Neighbors worry the facility will be used as a halfway house and feel the company chose the location for a specific reason.

“They also said they were using, deliberately using the fact that there was no zoning for this area and they were going to do basically whatever they wanted,” Kaufman said.

They also worry because it’s close to ball fields and playgrounds, and because Derry Township doesn’t have its own police force. They use state police.

“Police at Kiski are 45 minutes away, and that’s the short one,” Kaufman said.

The township held a public meeting with Angel’s Light representatives last month in hopes to calm some of these fears.

On Monday, township supervisors sent a letter to Angel’s Light, saying the company fell “woefully short” at that meeting.

They held another meeting this week.

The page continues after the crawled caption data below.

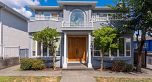 3207 Vimy Crescent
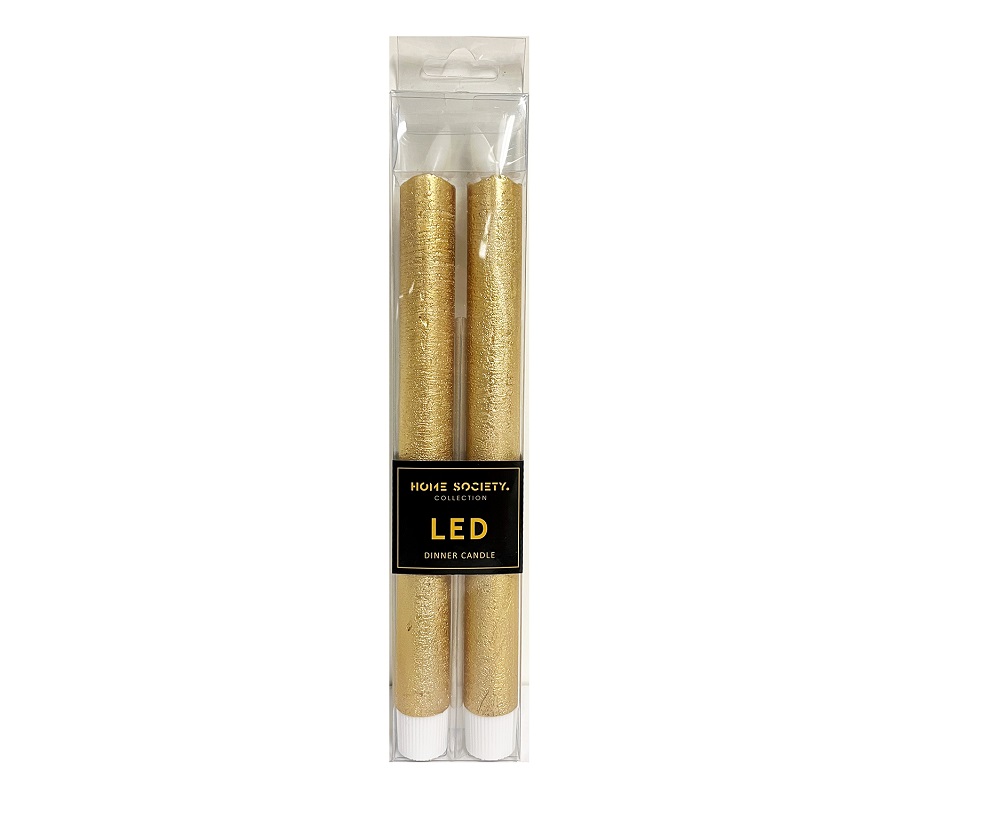 dinerkaarsen_led_goud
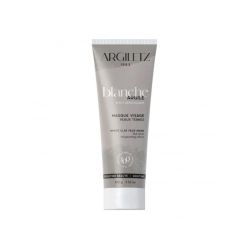 Masque argile blanche Argiletz 100ml Argiletz  dans votre magasin bio en ligne Etiketbio.eu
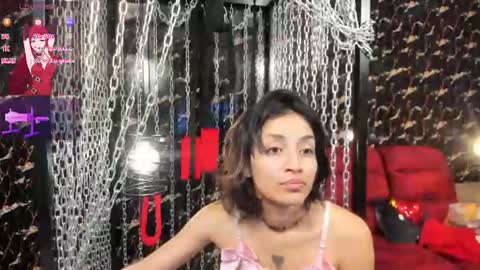 Luna  online show from June 2026 11:59:02 AM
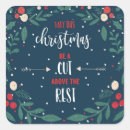 Recherche de quarantaine autocollants 2020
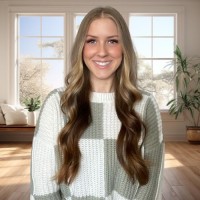 Alyssa Heuer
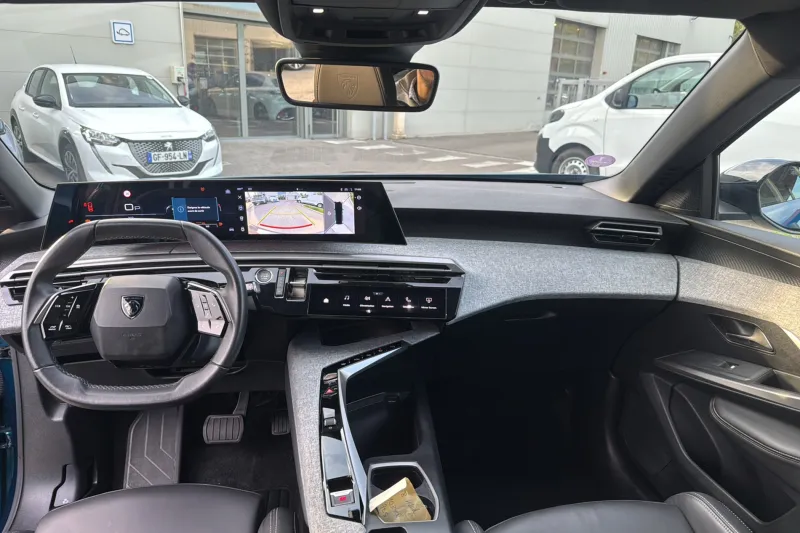 Image secondaire du véhicule 18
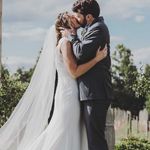 Haley Farris - @haleyfarris - Instagram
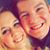 Alec Martelle's profile image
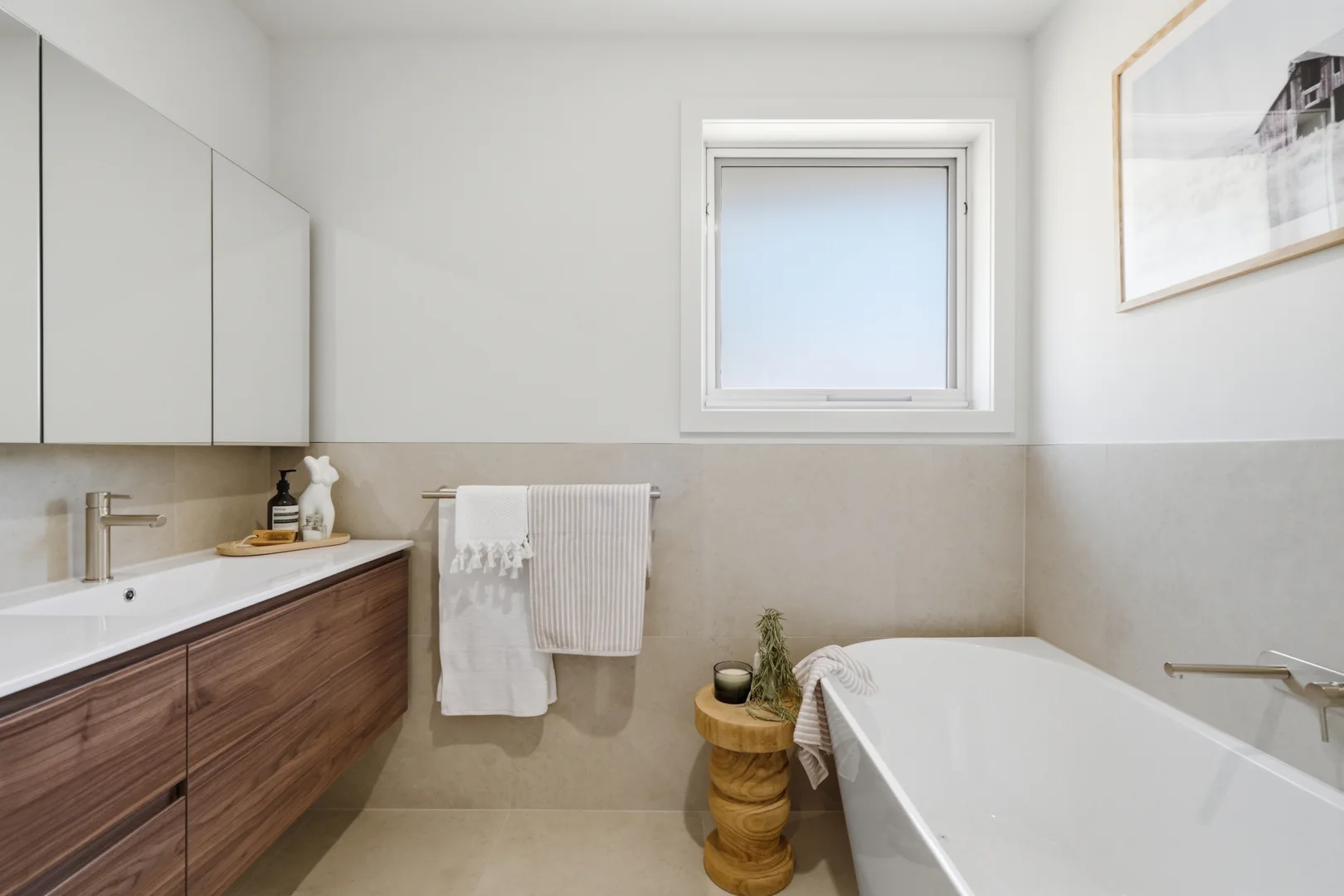 Additional image 5 of 6/33 Youl Road, Perth TAS 7300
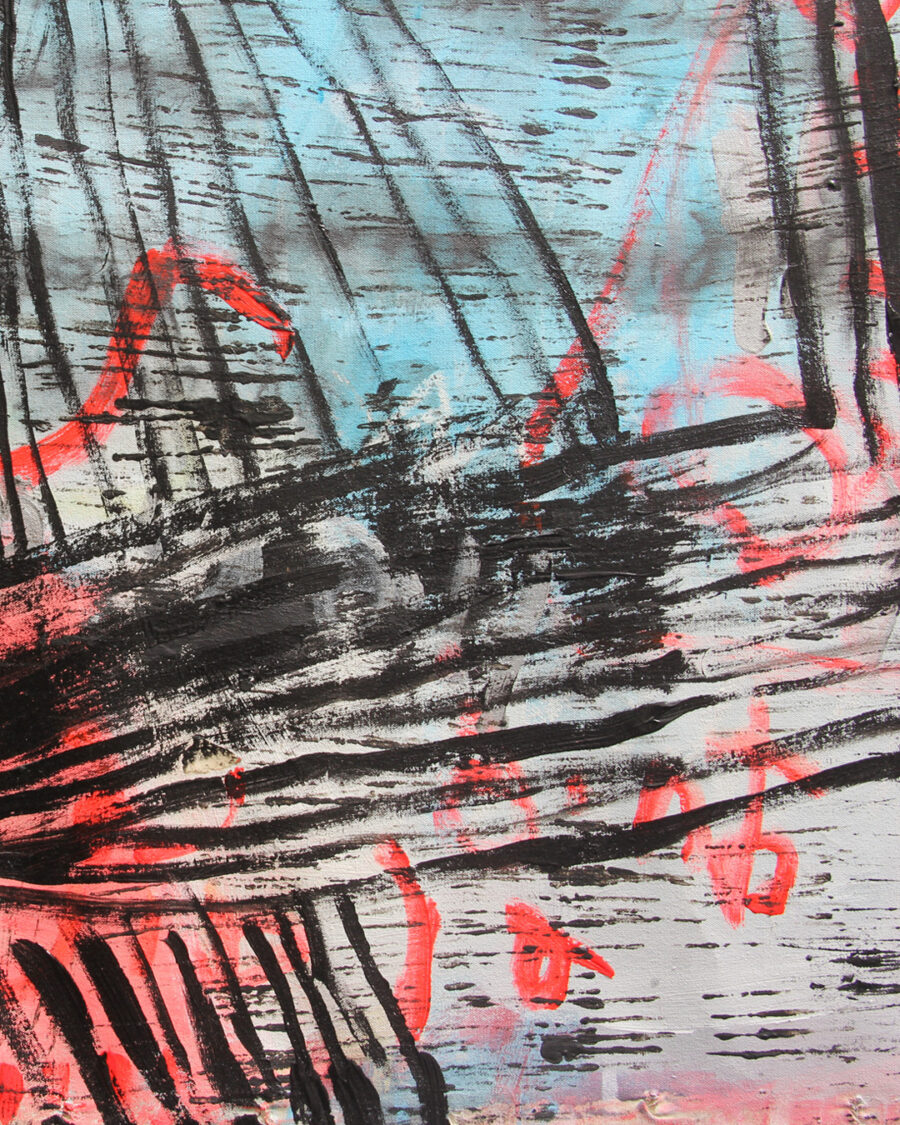 Raw - Image 3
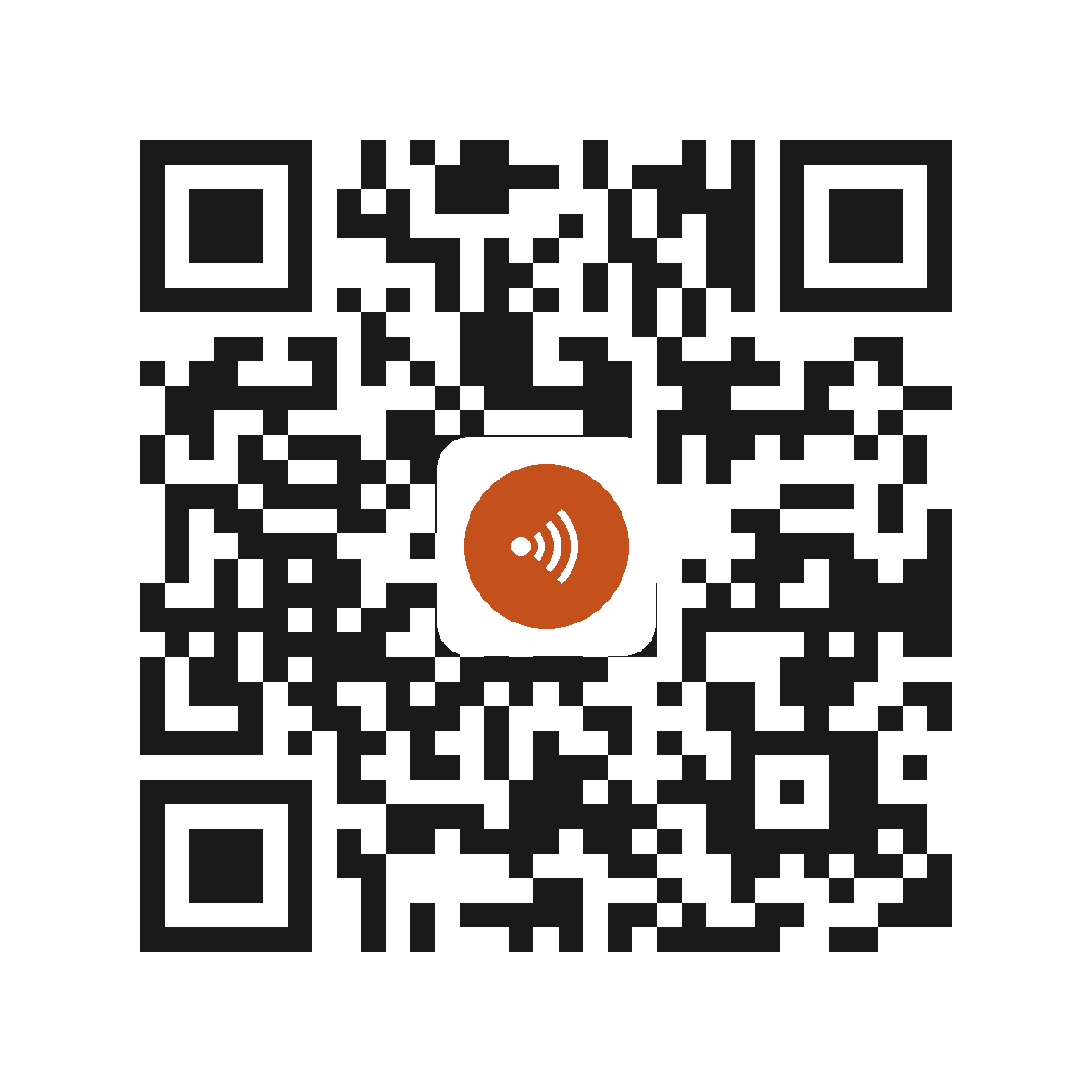 AX8388HT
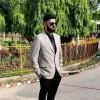 Jatin Piplani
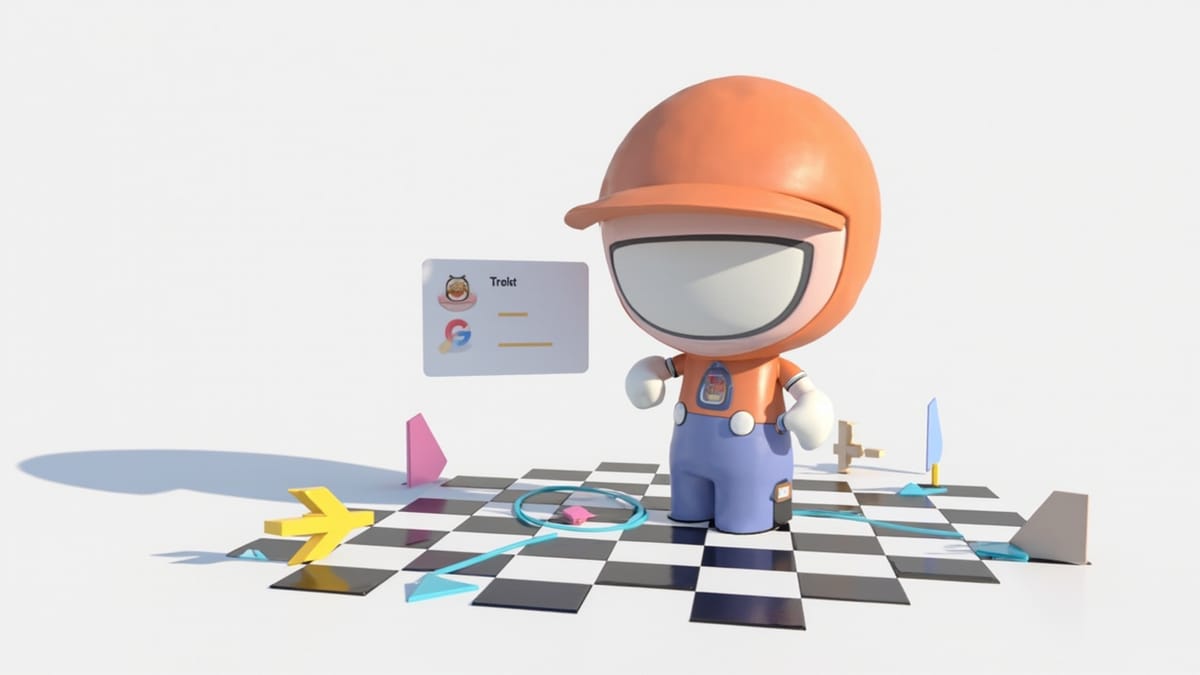 Unity Game Testing: Unit Tests, Play Mode, and Integration Testing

No one from Angel’s Light was there.

Supervisors tell Channel 11 they have not heard back since sending the letter.

“Who knows whether they’re going to be able to stop them from coming in,” Spears said. “Probably not.”

“Not one person is against helping people,” Kaufman added. “We just want to know that our children are safe, our senior citizens are safe, individually we are safe. That’s the bottom line.”

Channel 11′s Andrew Havranek called Angel’s Light Thursday afternoon to get a comment on this proposed new facility but did not hear back.